Required task.
Set out the lines of the material from the line containing "How far is the" through the final line of the material, both included, as a JSON list of strings. Use one string per line and omit blank lines.

————————

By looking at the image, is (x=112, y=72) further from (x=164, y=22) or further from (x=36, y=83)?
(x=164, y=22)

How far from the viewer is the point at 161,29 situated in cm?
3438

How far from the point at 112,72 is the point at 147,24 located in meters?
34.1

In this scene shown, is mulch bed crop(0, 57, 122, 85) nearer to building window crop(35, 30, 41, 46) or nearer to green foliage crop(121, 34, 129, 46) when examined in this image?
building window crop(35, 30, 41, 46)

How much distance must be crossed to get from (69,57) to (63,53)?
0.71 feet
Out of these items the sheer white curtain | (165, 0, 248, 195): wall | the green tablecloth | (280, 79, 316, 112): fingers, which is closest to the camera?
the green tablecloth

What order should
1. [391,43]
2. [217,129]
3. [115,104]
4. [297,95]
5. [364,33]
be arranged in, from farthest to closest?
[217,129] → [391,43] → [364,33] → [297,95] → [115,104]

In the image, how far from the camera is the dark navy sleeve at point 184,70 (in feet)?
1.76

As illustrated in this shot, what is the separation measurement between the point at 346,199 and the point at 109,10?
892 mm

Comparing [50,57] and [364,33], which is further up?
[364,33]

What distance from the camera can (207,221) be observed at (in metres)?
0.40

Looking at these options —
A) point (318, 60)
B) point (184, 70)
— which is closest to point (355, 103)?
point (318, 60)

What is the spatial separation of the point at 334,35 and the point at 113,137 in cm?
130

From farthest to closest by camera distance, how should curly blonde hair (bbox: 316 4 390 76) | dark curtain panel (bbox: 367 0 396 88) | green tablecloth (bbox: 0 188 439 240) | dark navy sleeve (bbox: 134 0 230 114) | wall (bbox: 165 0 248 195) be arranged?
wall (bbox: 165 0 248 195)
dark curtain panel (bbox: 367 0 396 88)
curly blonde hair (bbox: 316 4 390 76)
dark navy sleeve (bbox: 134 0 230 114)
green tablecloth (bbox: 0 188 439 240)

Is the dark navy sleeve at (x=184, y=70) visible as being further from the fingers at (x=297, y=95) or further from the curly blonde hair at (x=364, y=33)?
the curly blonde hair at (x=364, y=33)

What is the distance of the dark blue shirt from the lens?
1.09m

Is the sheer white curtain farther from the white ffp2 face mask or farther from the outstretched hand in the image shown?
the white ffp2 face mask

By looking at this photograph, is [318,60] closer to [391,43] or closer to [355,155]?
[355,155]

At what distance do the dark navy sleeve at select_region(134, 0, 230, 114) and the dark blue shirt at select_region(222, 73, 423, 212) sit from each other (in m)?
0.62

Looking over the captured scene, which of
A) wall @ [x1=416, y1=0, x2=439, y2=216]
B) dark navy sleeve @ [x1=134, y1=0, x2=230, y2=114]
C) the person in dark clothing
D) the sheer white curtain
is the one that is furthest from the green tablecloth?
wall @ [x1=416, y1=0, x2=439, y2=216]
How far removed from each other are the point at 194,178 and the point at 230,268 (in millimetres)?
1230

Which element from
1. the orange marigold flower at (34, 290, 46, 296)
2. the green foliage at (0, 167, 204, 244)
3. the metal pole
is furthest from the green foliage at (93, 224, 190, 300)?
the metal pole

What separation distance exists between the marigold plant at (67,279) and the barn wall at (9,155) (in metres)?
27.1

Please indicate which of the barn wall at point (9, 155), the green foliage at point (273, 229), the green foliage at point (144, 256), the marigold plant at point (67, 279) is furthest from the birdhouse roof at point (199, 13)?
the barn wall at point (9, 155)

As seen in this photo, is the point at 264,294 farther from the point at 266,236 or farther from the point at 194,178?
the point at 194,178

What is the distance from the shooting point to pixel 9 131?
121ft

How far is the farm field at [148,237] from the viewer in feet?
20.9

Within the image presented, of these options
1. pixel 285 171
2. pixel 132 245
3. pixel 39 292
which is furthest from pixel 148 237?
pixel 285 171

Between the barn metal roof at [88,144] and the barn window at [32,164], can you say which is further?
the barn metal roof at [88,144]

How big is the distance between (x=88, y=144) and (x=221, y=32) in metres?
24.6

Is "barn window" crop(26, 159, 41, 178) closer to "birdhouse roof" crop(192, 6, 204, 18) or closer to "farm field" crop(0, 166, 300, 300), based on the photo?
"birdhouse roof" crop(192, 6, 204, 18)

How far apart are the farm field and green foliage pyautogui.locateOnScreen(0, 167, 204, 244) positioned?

————————

Written solution.
[
  "How far is the farm field at [148,237] from the viewer in feet?",
  "20.9",
  "Within the image presented, of these options",
  "1. pixel 285 171",
  "2. pixel 132 245",
  "3. pixel 39 292",
  "which is furthest from pixel 148 237?",
  "pixel 285 171",
  "Between the barn metal roof at [88,144] and the barn window at [32,164], can you say which is further?",
  "the barn metal roof at [88,144]",
  "How big is the distance between (x=88, y=144) and (x=221, y=32) in metres?",
  "24.6",
  "Is \"barn window\" crop(26, 159, 41, 178) closer to \"birdhouse roof\" crop(192, 6, 204, 18) or closer to \"farm field\" crop(0, 166, 300, 300), based on the photo?",
  "\"birdhouse roof\" crop(192, 6, 204, 18)",
  "How far apart are the farm field and green foliage pyautogui.locateOnScreen(0, 167, 204, 244) positioned?"
]